TRECHO SELECIONADO →
Tenho várias, por exemplo, por exemplo a do boi-de-mamão.
Na nossa região é muito comum, a gente praticava, fiz vários brinquedos deste
quando pequeno, criança, ensinado pelos meus pais e pelos irmãos mais velhos. O
boi-de-mamão, conta a lenda que na época da páscoa, foi feito uma partilha, e
pegaram o boi mais bonito, o gado mais bonito do rebanho e mataram para distribuir
na festa. Mas ele era muito mimado e revoltou-se com a morte. - Não quero
morrer, não quero morrer. Mas finalmente foi morto e foi pra panela. Retalharam
todinho. E distribuíram a carne por toda a comunidade. Só como eu disse, ele
ficou revoltado. Eis que um dia todos se preparam para a festa depois que
comeram o boi, apareceu o espírito do boi na comunidade e fez um espalhafato,
como se diz lá na minha terra. E dava cabeçada em tudo é que é lado. E corria
atrás principalmente daqueles que comeram ele. Aí alguém teve uma ideia. - Opa!
Esse boi merece ficar na nossa saudade. Vamos fazer uma homenagem a ele. Alguém
correu no quintal, cortou um mamão verde, colocou um, espetou uns chifres,
colocou um [...] no lugar da orelha. Enfiou um cabo de vassoura, fez um mastro
e cobriu com pano e brincou ali embaixo como se fosse um boi-de-mamão. Um outro
sugeriu que o boi-de-mamão, só que não causava tanta alegria. Inclusive a
homenagem era em relação ao falecido que ficou revoltado com isso, né? Foi lá e
arranjou uma bernunça, pra ensinar que jacaré come criança, mais ou menos
parecido assim. Veio outro vestido de cabritinho. Outro de cavalinho. E outro
de cabrito. E hoje em dia tem esse folclore. Aí o pessoal fica assim com os
instrumentos guardado para a folia de reis e tambores, batucaram e deu no que
deu hoje em dia, esta festa bonita que tem. Dizem que tem em outras regiões,
mas a lenda da nossa região, que eu saiba que eu ouvia dos meus pais era essa.
Tudo tem que ter uma explicação.
Percebe-se, na versão de Seu Luiz, que o Boi-de-Mamão, é uma tradição
antecedida por uma preparação ritualística, uma cultura de identificação de um
povo com os bois, em comunidade católica. A lenda rememorada, revela o mito da
ressurreição de Cristo, representado com a morte e a ressurreição do boi. Na
história bíblica, segundo Marcos
,
Jesus Cristo antes do seu sacrifício, reuniu-se com os apóstolos para a última
ceia (Santa Ceia) e lá repartiu o pão e o vinho, representando o seu corpo e
sangue como alimento espiritual. Após, o ritual da Santa Ceia, Cristo foi
crucificado para a redenção dos pecados e salvação do povo. Esta representação
cristã e católica é vivenciada com o boi, que morre em sacrifício para ser
alimento do povo e trazer com a sua ressurreição o espírito de esperança, vida
nova e alegria aos festejos da páscoa.

PEDIDO 1 →
No relato sobre o boi-de-mamão, quais figuras aparecem depois do boi, a partir de "arranjou uma bernunça"? Liste todas.
PEDIDO 2 →
Transcreva do relato sobre o boi-de-mamão o trecho que vai de "Percebe-se, na versão" até "festejos da páscoa.".
As entradas vêm de outra fonte.

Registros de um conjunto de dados
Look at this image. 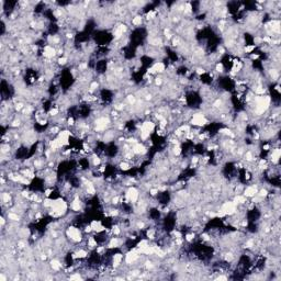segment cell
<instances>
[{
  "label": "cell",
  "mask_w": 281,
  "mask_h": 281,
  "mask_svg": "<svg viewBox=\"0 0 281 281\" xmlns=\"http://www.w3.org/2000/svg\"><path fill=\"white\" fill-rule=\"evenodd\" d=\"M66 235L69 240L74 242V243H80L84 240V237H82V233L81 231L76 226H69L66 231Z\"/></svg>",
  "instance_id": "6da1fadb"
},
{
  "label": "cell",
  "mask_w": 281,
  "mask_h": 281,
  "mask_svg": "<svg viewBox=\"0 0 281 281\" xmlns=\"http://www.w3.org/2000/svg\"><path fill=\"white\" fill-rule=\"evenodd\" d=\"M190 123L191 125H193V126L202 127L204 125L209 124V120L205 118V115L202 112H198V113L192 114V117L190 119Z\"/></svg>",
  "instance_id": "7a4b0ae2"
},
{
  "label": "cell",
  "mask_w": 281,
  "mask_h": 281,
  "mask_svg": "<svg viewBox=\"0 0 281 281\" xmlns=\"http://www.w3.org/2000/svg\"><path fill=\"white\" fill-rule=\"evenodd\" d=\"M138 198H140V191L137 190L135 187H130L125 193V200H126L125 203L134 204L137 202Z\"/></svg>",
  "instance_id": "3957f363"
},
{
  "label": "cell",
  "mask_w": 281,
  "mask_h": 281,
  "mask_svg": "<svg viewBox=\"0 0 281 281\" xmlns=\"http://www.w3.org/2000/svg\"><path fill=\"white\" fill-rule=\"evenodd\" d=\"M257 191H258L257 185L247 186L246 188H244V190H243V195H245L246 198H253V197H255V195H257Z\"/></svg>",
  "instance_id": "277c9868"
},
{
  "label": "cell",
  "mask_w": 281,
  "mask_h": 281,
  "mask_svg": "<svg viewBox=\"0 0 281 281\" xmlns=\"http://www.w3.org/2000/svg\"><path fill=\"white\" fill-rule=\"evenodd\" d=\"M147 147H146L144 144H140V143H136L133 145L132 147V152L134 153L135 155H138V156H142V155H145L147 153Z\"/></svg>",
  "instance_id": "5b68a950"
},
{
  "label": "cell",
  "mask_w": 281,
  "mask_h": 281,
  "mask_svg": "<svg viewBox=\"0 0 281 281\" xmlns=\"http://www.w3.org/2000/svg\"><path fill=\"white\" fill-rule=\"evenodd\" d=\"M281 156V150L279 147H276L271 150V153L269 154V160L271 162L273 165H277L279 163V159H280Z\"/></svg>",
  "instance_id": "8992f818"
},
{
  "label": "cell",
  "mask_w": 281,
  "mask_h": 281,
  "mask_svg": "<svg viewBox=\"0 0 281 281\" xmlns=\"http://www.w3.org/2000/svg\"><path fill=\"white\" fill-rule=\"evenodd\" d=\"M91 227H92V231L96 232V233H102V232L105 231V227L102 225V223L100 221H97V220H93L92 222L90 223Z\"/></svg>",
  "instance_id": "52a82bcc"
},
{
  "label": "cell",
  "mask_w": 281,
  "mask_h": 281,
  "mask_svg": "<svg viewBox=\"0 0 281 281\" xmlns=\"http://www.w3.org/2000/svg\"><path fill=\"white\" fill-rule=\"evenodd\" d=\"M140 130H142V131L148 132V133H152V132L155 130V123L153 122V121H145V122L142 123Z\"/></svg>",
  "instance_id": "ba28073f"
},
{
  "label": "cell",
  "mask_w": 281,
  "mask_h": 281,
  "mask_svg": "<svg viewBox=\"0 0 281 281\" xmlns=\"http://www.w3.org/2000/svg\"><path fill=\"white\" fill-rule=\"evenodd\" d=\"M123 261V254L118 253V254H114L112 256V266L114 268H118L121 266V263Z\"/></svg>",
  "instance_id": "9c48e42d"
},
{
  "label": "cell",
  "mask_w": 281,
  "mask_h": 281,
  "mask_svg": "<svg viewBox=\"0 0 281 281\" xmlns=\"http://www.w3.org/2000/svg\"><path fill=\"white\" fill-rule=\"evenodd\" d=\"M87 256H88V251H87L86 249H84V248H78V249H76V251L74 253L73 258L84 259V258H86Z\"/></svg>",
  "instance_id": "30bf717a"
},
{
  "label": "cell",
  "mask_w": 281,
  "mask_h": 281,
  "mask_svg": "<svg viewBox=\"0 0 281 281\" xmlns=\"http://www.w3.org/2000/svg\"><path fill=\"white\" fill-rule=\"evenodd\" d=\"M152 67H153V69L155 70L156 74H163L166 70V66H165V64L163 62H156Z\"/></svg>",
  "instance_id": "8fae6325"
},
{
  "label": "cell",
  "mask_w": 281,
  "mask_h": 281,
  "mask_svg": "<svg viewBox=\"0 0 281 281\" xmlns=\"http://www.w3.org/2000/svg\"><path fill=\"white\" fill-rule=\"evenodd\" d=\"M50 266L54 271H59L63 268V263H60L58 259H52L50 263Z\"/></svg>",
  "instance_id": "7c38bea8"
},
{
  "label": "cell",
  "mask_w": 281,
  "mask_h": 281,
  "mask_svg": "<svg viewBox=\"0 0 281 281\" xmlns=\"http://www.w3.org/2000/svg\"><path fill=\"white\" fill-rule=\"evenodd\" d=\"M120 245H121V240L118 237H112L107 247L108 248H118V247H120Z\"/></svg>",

RESULTADO 1 →
Bernunça, cabritinho, cavalinho e cabrito.

RESULTADO 2 →
Percebe-se, na versão de Seu Luiz, que o Boi-de-Mamão, é uma tradição
antecedida por uma preparação ritualística, uma cultura de identificação de um
povo com os bois, em comunidade católica. A lenda rememorada, revela o mito da
ressurreição de Cristo, representado com a morte e a ressurreição do boi. Na
história bíblica, segundo Marcos
,
Jesus Cristo antes do seu sacrifício, reuniu-se com os apóstolos para a última
ceia (Santa Ceia) e lá repartiu o pão e o vinho, representando o seu corpo e
sangue como alimento espiritual. Após, o ritual da Santa Ceia, Cristo foi
crucificado para a redenção dos pecados e salvação do povo. Esta representação
cristã e católica é vivenciada com o boi, que morre em sacrifício para ser
alimento do povo e trazer com a sua ressurreição o espírito de esperança, vida
nova e alegria aos festejos da páscoa.